Problem braku odrębnego pokoju i wątpliwości co do recept dla małoletnich
Nie zawsze chodzi tylko o chęci. Niektóre apteki, tak jak jedna z działających w Stargardzie, nie spełniają warunków lokalowych. - To musi być oddzielny pokój, zamknięty, w którym możemy sobie wygodnie z pacjentem usiąść i porozmawiać - wyjaśnia Tomasz Macherowski.
Tam, gdzie usługa jest dostępna, też nie wiadomo, czy będzie realizowana dla wszystkich, bo kontrowersje budzi wypisywanie recept niepełnoletnim pacjentkom. - To jest sprawa wyłącznie po stronie farmaceuty, który wywiad przeprowadza - podkreśla Paweł Florek.
- Mamy komunikat prezesa Narodowego Funduszu Zdrowia, że nie będziemy karani w przypadku odmowy takiej wizyty - wskazuje Joanna Urbańska. - Jest to przykre, dlatego że myślę, że najbardziej to uderzy, i widzimy to w naszej pracy, w młode osoby, które już teraz są porzucone przez ten system - uważa Natalia Broniarczyk .
Plan B rządu się nie powiódł?
Pigułka "dzień po" w ramach usługi farmaceutycznej to "plan B" Ministerstwa Zdrowia.
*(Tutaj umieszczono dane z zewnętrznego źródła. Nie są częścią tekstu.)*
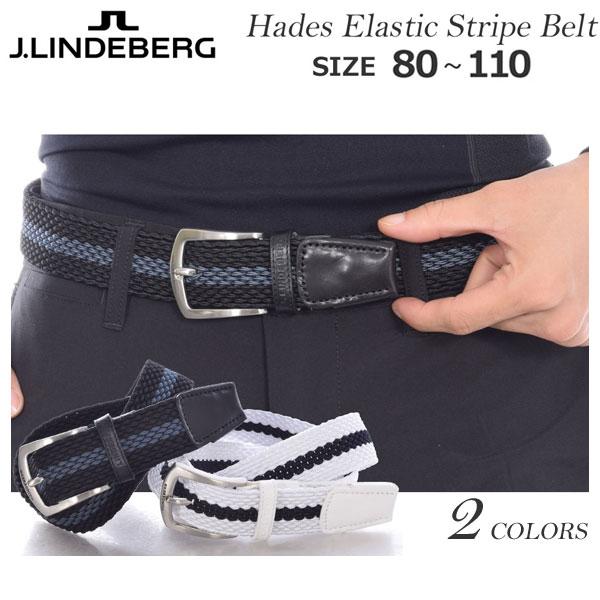 (在庫処分)Jリンドバーグ J.LINDEBERG ベルト ゴルフベルト メンズ ゴルフウェア ヘイデス エラスティック ストライプ ベルト USA直輸入 あす楽対応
Został wprowadzony po tym, jak prezydent Andrzej Duda zawetował ustawę o dostępności antykoncepcji awaryjnej bez recepty. Nowe przepisy dawały możliwość zakupu leku osobom niepełnoletnim powyżej 15. roku życia. - Nie, żeby dziewczynka kupiła sobie pigułkę i na wszelki wypadek na przykład zażyła pięć na raz - argumentował prezydent swoje weto.
- "Plan B" się nie powiódł, jest moim zdaniem nieskuteczny. Został przygotowany trochę na szybcika, trochę po to, żeby pokazać, że rząd jednak coś robi - ocenia Natalia Broniarczyk. - Jestem bardzo rozczarowany tym, że politycy, zamiast rozwiązywać problemy, to musimy stosować jakieś protezy i tutaj, niestety, mamy taką protezę, która nie do końca działa - uważa Michał Bulsa.
Posłanki i posłowie Nowej Lewicy proszą o cierpliwość kobiety, a farmaceutów o zapisywanie się do programu. - My to wprowadzimy w pełnej skali jako zapis ustawowy po tym, jak Andrzej Duda przestanie być prezydentem - obiecuje poseł Nowej Lewicy Tomasz Trela.
Receptę na antykoncepcję awaryjną wprowadził rząd Prawa i Sprawiedliwości w 2017 roku. - Kobiety, potrzebując tabletki "dzień po", nauczyły się przez ostatnie 7 lat, że pomocy należy szukać gdzie indziej niż w oficjalnym systemie zdrowia i ta zmiana Ministerstwa Zdrowia, niestety, tego przekonania nie zmieni - uważa Natalia Broniarczyk.